* 抜粋資料:
------------

観戦記事コーナー
 ◆◆◆ラウンドカバレージ◆◆◆

■Round 7 高橋徹(東京) vs. 小室修(東京)
By Naoaki Umesaki 
 316名もの参加者が集まった『Eternal Festival Tokyo 2013』。プレミアイベントでも活躍を残してきているプレイヤーの参加も多く見られるが、上位卓に『グランプリ横浜2003』や『プロツアー名古屋2005』での優勝経験を持つ小室修(東京)の姿を確認できたので、このラウンドは彼の試合をお届けしたい。

 ウィザーズでの公式コラム等では、『華麗なる天才』と評される小室。現在は第一線を退いてバリバリのプロプレイヤーというスタンスではないが、先日行われた『グランプリ北九州2013』では12勝3敗という好成績で上位入賞を果たしている。流石は天才、未だその実力は健在ということのようだ。
 だが、小室に普段からレガシーを遊んでいるイメージはない。どういった風の吹きまわしなのだろうか。簡単に聞いてみた。

「小室さんがレガシーって、意外なイメージです」

小室 「大きな大会で楽しそうだったしね。あと、実はレガシーの大会結果を見て楽しんでたりはしてた。色々なデッキが活躍してて、面白そうなフォーマットだよね」


(華麗なる天才、Shu Komuro)

「なるほど。でも、レガシーってカード資産的にハードル高くなかったですか?」

小室 「言う程は高くないイメージかな。真面目にやってた時期に買っていたカード資産もあるし、少しカードを買い足せばって感じだった」

「確かに、冷静に考えると大人の趣味としては高くないのかも」

小室 「あと、最近のカード強いしね。みんなも、意外とカード持ってるんじゃ?」

------------

* 行一覧:
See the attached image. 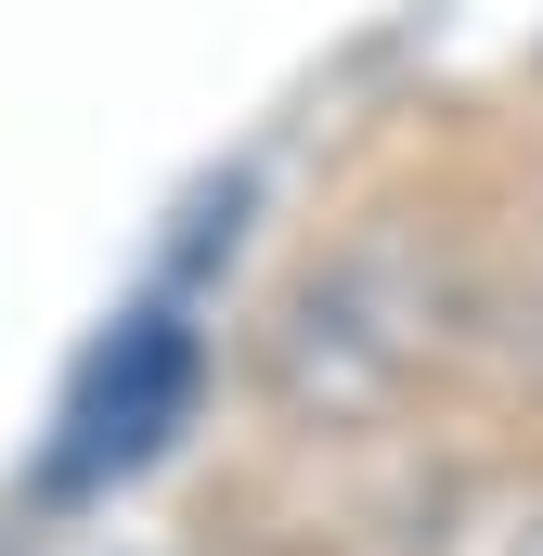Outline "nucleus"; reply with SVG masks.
<instances>
[{"mask_svg": "<svg viewBox=\"0 0 543 556\" xmlns=\"http://www.w3.org/2000/svg\"><path fill=\"white\" fill-rule=\"evenodd\" d=\"M518 556H543V531H531V544H518Z\"/></svg>", "mask_w": 543, "mask_h": 556, "instance_id": "nucleus-2", "label": "nucleus"}, {"mask_svg": "<svg viewBox=\"0 0 543 556\" xmlns=\"http://www.w3.org/2000/svg\"><path fill=\"white\" fill-rule=\"evenodd\" d=\"M194 402V337L168 324V311H130L104 350H91V376H78V402H65V440H52V479L65 492H91V479H117L142 466L168 427Z\"/></svg>", "mask_w": 543, "mask_h": 556, "instance_id": "nucleus-1", "label": "nucleus"}]
</instances>
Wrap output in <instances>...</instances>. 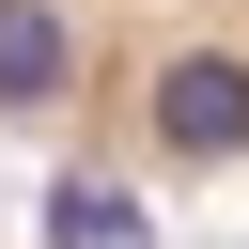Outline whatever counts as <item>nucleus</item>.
I'll return each instance as SVG.
<instances>
[{
	"label": "nucleus",
	"instance_id": "1",
	"mask_svg": "<svg viewBox=\"0 0 249 249\" xmlns=\"http://www.w3.org/2000/svg\"><path fill=\"white\" fill-rule=\"evenodd\" d=\"M0 140L78 171H249V0H0Z\"/></svg>",
	"mask_w": 249,
	"mask_h": 249
}]
</instances>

------------

* 課題:
観戦記事に名前の出てくる大会を、記事に書かれた名称のまますべて挙げなさい。 本文の記述だけをもとに答えなさい。

* 解答:
Eternal Festival Tokyo 2013
グランプリ横浜2003
プロツアー名古屋2005
グランプリ北九州2013